• **WHAT YOU SHOULD DO**
Your output should be the complete listing, repeated exactly.

• **RECORDS FOR THIS EXERCISE**
==*==
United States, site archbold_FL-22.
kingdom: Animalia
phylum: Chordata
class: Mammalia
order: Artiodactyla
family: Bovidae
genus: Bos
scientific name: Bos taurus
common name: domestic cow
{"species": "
==*==
• **TASK ANSWER**
United States, site archbold_FL-22.
kingdom: Animalia
phylum: Chordata
class: Mammalia
order: Artiodactyla
family: Bovidae
genus: Bos
scientific name: Bos taurus
common name: domestic cow
{"species": "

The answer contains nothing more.